# UP Derailment in Littlerock CA



## leemell (Jul 28, 2011)

The LA Times reported here that the UP freight derailment in Littlerock CA was started by a car in the center of the consist.


----------



## eldono (Jul 30, 2011)

Railroad cars always give advanced notice that they are ready to or getting ready to fail in some way.

The trick is whether or not railroad personnel notice the car or not. That usually requires being at track side when the train is passing as opposed to inspecting the train when it is stopped. It might be asking a lot.


----------



## the_traveler (Jul 30, 2011)

eldono said:


> Railroad cars always give advanced notice that they are ready to or getting ready to fail in some way.
> 
> The trick is whether or not railroad personnel notice the car or not. That usually requires being at track side when the train is passing as opposed to inspecting the train when it is stopped. It might be asking a lot.


Not always!






Sometimes they're hit or hit something on the track. There are many reasons why they may derail. And going by your statement, you will require an inspector to stand at track side 24/7/365 every 10 feet wherever there is a track, just to inspect the train cars. Are you going to pay their salaries too?


----------



## Trogdor (Jul 31, 2011)

The typical "advance notice" can usually be detected by trackside detectors, which are generally placed every 10 or so miles (give or take) along the route. No need to have someone paid to stand there watching trains go by.

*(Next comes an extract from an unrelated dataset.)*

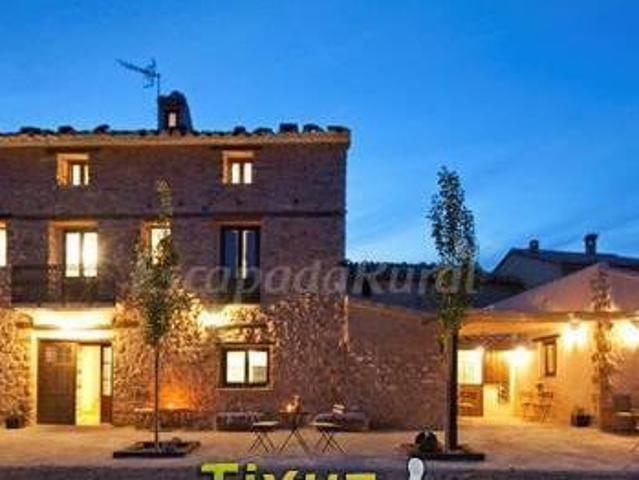 Casa en alquiler en l'Alt Millars, Valencia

Plus, crews of passing trains are supposed to inspect each others' trains as they go by.

It's always possible that something may develop in between these relatively frequent inspections. There's still no guarantee that even more frequent inspections would prevent derailments like this.


----------



## jis (Jul 31, 2011)

Trogdor said:


> t's always possible that something may develop in between these relatively frequent inspections. There's still no guarantee that even more frequent inspections would prevent derailments like this.


But preventive maintenance can help.


----------



## leemell (Jul 31, 2011)

Trogdor said:


> The typical "advance notice" can usually be detected by trackside detectors, which are generally placed every 10 or so miles (give or take) along the route. No need to have someone paid to stand there watching trains go by.
> 
> Plus, crews of passing trains are supposed to inspect each others' trains as they go by.
> 
> It's always possible that something may develop in between these relatively frequent inspections. There's still no guarantee that even more frequent inspections would prevent derailments like this.


They are called "hot box" detectors. When bearings are failing they heat up due to increasing friction.


----------



## Trogdor (Jul 31, 2011)

There are a number of different types of detectors. Hot box, excessive impact, dragging equipment, high car, etc.


----------



## DET63 (Aug 1, 2011)

Defect detector at Wikipedia.


----------